I spent most of last week in bed. My GI tract felt like I had swallowed lava. I had abdominal neuropathy that felt like electrical shocks spiderwebbing out from just below my xiphoid process. I was tired, weak and foggy from the anesthesia. I slept a lot and watched Netflix and did work from the relative comfort of my bed. These symptoms are not really so much from masto so much as they are from the procedure. Anytime I have a procedure, anytime I take medication, anytime I change my life to accommodate my disease. It leaves a lasting change not from the disease itself, but from the treatment of it.  It leaves an artifact.

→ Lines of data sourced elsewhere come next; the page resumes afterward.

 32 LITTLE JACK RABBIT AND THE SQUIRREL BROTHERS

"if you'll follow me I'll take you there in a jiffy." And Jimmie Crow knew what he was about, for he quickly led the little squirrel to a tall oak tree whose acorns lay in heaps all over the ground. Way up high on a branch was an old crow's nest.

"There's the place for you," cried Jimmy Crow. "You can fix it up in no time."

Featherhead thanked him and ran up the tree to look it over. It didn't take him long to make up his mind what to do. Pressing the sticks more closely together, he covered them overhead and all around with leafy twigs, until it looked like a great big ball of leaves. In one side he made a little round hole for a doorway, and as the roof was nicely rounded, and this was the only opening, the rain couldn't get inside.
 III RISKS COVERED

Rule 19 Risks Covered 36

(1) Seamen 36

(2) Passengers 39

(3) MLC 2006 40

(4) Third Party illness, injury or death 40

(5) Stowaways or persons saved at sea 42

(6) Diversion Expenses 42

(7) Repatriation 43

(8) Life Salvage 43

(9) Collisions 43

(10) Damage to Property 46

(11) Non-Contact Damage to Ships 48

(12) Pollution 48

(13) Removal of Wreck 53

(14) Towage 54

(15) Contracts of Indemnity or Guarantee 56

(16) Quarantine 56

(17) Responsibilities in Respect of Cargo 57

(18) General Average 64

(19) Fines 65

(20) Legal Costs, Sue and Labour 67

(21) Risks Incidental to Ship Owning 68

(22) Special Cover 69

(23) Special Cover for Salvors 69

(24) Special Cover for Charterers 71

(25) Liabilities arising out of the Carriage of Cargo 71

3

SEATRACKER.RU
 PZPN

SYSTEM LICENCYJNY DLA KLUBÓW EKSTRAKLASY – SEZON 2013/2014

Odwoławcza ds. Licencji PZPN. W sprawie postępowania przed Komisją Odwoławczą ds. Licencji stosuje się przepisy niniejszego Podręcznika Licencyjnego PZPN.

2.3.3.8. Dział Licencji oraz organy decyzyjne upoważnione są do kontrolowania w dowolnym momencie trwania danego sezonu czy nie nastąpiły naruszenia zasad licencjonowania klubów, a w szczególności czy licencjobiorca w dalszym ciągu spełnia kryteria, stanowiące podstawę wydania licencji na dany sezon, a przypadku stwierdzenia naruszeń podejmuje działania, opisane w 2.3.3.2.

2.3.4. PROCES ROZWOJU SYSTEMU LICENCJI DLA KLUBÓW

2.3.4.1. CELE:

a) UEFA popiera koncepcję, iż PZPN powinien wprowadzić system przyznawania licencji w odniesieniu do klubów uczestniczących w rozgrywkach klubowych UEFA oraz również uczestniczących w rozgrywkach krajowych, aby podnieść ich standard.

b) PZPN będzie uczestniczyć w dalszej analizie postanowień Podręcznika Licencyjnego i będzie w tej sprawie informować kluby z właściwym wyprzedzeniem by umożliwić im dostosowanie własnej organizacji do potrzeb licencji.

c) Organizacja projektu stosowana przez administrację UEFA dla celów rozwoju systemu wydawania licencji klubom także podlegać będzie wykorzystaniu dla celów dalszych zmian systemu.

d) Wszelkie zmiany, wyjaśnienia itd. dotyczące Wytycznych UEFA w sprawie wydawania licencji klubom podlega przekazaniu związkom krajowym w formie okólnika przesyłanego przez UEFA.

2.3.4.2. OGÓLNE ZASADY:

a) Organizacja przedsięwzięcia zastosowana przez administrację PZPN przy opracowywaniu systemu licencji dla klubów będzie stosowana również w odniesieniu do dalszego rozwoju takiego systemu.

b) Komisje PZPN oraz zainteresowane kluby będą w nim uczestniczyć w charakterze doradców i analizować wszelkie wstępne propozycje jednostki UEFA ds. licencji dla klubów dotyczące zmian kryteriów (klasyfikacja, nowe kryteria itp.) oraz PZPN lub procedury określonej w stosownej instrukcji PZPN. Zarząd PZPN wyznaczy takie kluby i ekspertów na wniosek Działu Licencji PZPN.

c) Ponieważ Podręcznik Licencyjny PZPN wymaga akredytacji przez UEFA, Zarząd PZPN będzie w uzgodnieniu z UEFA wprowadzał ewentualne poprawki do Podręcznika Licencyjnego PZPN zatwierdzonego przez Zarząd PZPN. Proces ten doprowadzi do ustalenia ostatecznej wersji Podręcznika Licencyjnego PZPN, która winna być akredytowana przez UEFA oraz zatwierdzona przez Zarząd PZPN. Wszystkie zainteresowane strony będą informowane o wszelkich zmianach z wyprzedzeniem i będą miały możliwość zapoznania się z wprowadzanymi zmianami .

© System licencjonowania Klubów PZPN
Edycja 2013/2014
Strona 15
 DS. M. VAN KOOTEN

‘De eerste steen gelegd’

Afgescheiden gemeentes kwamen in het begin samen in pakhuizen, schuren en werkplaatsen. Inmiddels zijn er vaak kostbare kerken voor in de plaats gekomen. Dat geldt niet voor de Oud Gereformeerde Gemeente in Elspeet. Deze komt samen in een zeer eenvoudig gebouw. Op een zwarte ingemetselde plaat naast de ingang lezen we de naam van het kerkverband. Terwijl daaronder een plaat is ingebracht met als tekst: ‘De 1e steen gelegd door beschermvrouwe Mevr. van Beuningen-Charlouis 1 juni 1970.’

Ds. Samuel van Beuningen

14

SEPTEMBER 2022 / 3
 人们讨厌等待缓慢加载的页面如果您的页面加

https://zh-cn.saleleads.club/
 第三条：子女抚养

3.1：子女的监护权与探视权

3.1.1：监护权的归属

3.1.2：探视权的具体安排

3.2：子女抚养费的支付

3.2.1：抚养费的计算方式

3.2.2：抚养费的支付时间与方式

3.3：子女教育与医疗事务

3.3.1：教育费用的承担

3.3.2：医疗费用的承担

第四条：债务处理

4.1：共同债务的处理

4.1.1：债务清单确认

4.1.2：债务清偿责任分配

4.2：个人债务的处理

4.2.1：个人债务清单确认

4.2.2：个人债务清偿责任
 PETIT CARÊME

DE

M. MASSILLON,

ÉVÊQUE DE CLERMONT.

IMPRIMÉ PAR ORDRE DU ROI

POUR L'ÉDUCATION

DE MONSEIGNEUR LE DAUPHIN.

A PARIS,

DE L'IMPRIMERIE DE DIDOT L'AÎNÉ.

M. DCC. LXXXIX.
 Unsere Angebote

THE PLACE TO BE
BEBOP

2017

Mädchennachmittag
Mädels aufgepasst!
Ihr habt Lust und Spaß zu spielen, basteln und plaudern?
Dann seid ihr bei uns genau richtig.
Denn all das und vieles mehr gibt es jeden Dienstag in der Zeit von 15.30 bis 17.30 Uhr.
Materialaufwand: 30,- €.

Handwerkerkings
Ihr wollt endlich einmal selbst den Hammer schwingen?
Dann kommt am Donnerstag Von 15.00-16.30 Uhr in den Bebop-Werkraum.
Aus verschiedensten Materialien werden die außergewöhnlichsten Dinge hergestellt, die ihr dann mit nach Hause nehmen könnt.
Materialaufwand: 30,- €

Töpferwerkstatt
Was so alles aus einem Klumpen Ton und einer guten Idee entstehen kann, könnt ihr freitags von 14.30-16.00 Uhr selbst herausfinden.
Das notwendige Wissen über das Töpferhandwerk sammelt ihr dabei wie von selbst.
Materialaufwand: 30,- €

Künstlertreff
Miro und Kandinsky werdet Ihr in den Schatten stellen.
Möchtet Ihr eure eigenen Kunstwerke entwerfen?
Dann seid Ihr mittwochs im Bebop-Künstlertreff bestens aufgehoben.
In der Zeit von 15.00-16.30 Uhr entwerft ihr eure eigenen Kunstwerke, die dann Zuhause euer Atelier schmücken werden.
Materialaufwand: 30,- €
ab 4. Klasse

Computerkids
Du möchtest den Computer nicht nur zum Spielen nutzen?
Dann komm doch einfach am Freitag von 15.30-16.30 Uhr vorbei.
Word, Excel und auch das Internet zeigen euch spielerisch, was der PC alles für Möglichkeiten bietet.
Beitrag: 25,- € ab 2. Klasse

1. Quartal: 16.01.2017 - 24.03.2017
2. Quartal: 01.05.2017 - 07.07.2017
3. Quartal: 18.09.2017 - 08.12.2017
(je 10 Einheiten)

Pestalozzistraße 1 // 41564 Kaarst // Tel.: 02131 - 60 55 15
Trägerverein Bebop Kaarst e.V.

I have had several surgeries. I have had hundreds of imaging tests. I have had so many scopes I literally don’t know how many scopes I have had. Every day I take handfuls of pills, infusions, injections, push meds.   This week I am acutely aware of the damage I have sustained by virtue of being treated for my disease. My mast cell medications bring my already slow GI tract to a dead halt. But of course the alternative is that I don’t treat my disease – and of course that’s worse. Right? It’s worse, right?

I know it is worse. I know that I will never live safely without meds. I in no way mean to imply that I am stopping treatment. It’s just getting really hard to know what is from my disease and what is from the treatment. It’s getting hard to know all the ways I have been altered by the experience of living with mast cell disease.

I feel more and more the toll this constant need for medical care is taking on me. With my accessed port, my surgical scars, my ostomy,  I myself am becoming increasingly damaged by this process. I am becoming an artifact.